Deload training doesn’t really need to be a whole heap different to regular training. The ‘keep it simple’ approach is to just decrease intensity (read: weight lifted) by 40% and follow the program otherwise unchanged. If you’re a beginner, then you can get away with decreasing volume by 40% (read: same weight, less sets and reps).

But we can take a different approach also. I like to sometimes use deload periods to try out new exercises, or plain just ‘wing it’ in the gym. The key is to make sure the training is non-fatiguing and sub-maximal. Heck even consider taking a week out of the gym and hit up the park with just bodyweight movements. I’ll often try to ‘plan’ the need for a deload before a holiday, when I’m not sure what the training facilities will be like so I can do one of the above! The key is to keep it a bit easier and recover, you won’t get weaker by taking a week off when you really need it.
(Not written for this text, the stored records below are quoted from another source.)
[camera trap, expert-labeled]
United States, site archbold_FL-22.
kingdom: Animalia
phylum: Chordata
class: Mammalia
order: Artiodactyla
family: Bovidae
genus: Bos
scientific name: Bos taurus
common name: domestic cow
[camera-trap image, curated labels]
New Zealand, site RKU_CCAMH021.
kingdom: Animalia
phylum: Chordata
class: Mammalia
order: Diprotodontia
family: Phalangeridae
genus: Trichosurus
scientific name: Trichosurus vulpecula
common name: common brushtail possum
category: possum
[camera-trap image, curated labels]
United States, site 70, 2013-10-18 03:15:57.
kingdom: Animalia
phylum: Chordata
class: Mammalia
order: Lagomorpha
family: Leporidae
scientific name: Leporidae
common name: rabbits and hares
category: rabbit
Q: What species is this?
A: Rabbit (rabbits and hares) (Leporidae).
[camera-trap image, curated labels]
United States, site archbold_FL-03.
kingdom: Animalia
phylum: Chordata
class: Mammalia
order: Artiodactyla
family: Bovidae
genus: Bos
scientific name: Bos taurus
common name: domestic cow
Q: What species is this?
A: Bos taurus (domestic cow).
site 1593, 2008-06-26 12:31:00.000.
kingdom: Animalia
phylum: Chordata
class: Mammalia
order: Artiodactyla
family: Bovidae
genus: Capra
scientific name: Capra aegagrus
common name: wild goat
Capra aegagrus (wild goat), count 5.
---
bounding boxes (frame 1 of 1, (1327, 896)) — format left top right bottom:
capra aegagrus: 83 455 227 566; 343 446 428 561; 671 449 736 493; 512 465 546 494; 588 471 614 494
How long to deload? It depends, it might be four or five days, it might be a full week or even slightly more; again, listen to the body. When you’re starting to feel somewhat sadistic and crave a heavy squat session again, you’re ready.

Wrap up

We progress by challenging ourselves in our training, but unfortunately we are only human (well most of us are!). We don’t grow when training, we grow when recovering from training. Over time we accumulate more fatigue than can be recovered from between workouts and gradually the body tells us to back-off, but we must listen to it. After a period of reduced intensity/volume, we come back stronger, bigger and more eager to hammer away at our training again. One small step backwards for a many further steps forward.

And that’s it. Deload to recover and start progressing again. But only if your body needs it.